■ **ENTRIES PROVIDED**

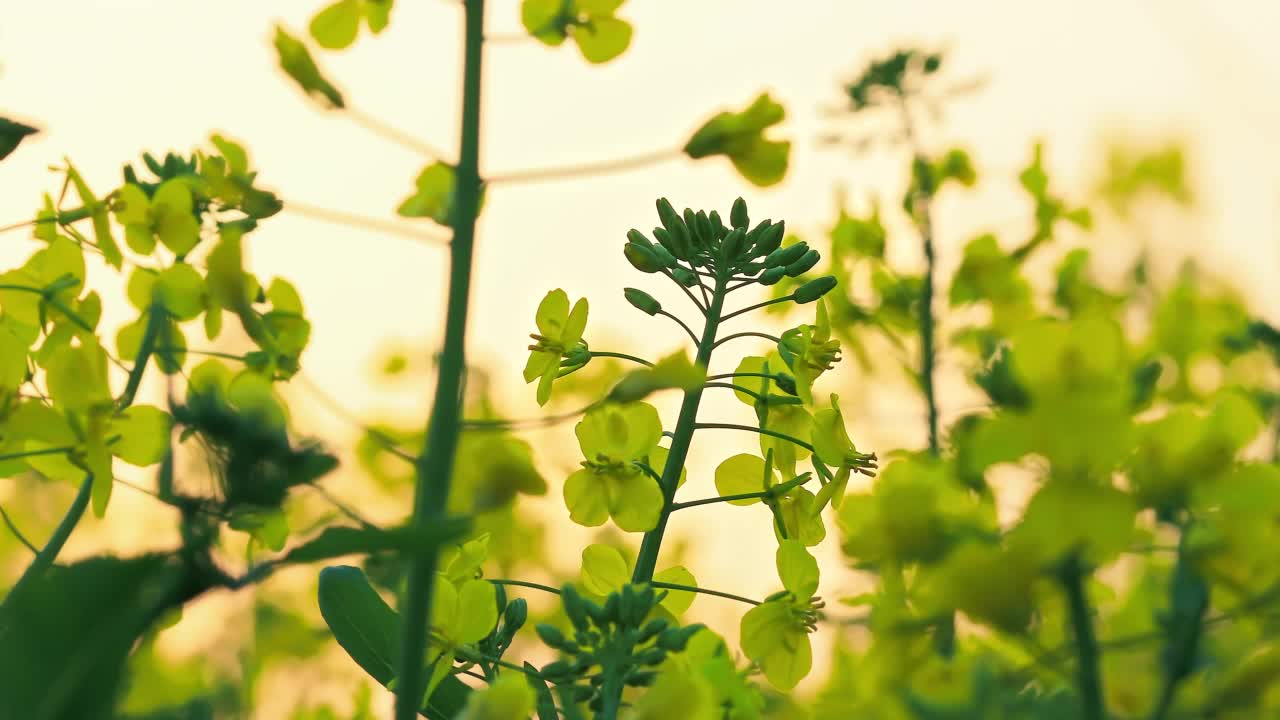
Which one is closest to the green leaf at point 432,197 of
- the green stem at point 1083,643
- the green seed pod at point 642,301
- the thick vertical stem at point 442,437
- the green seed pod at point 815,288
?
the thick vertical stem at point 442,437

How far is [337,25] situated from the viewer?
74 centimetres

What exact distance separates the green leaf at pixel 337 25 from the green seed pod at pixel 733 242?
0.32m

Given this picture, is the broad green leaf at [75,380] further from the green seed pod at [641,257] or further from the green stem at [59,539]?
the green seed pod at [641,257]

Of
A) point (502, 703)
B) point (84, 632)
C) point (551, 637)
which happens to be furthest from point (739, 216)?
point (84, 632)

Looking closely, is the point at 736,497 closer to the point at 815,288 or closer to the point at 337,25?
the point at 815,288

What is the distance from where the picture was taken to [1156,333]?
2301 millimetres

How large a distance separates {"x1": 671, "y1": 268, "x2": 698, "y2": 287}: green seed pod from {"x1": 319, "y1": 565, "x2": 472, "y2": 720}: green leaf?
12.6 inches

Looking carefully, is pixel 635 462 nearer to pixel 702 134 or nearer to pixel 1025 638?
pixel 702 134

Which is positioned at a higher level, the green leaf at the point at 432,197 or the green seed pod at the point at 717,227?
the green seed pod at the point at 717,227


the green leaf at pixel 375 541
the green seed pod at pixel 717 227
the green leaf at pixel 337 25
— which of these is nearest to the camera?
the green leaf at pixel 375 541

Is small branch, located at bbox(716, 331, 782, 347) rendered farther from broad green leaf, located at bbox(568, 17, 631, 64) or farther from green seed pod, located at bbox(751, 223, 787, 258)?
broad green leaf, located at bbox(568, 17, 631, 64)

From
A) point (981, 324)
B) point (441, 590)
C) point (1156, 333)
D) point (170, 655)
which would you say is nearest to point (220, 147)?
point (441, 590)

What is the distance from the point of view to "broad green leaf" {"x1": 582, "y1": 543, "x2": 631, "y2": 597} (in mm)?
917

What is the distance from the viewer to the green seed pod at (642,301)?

■ **CHALLENGE**
Print all of the entries above word for word, and leave the pictures out.

■ **RESULT OF THE TASK**
Which one is closest to the green leaf at point 432,197 of
- the green stem at point 1083,643
- the green seed pod at point 642,301
- the thick vertical stem at point 442,437
- the green seed pod at point 815,288
?
the thick vertical stem at point 442,437

How far is [337,25] situated from the viewer?
74 centimetres

What exact distance separates the green leaf at pixel 337 25 from the green seed pod at pixel 733 242?
0.32m

Given this picture, is the broad green leaf at [75,380] further from the green seed pod at [641,257] or further from the green stem at [59,539]?
the green seed pod at [641,257]

Of
A) point (502, 703)
B) point (84, 632)
C) point (551, 637)
which happens to be furthest from point (739, 216)?
point (84, 632)

Looking closely, is the point at 736,497 closer to the point at 815,288 or closer to the point at 337,25?
the point at 815,288

What is the distance from where the picture was taken to [1156,333]?
2301 millimetres

How large a distance separates {"x1": 671, "y1": 268, "x2": 698, "y2": 287}: green seed pod from {"x1": 319, "y1": 565, "x2": 472, "y2": 720}: green leaf?
12.6 inches

Looking carefully, is pixel 635 462 nearer to pixel 702 134 or nearer to pixel 1025 638?
pixel 702 134

Which is positioned at a higher level, the green leaf at the point at 432,197 or the green seed pod at the point at 717,227?
the green seed pod at the point at 717,227


the green leaf at pixel 375 541
the green seed pod at pixel 717 227
the green leaf at pixel 337 25
— which of these is nearest to the camera?
the green leaf at pixel 375 541

Is small branch, located at bbox(716, 331, 782, 347) rendered farther from broad green leaf, located at bbox(568, 17, 631, 64) or farther from green seed pod, located at bbox(751, 223, 787, 258)?
broad green leaf, located at bbox(568, 17, 631, 64)

From
A) point (981, 324)
B) point (441, 590)
C) point (1156, 333)
D) point (170, 655)
which would you say is nearest to point (220, 147)?
point (441, 590)

What is the distance from the point of view to "broad green leaf" {"x1": 582, "y1": 543, "x2": 631, "y2": 597} (in mm)?
917

What is the distance from the viewer to the green seed pod at (642,301)?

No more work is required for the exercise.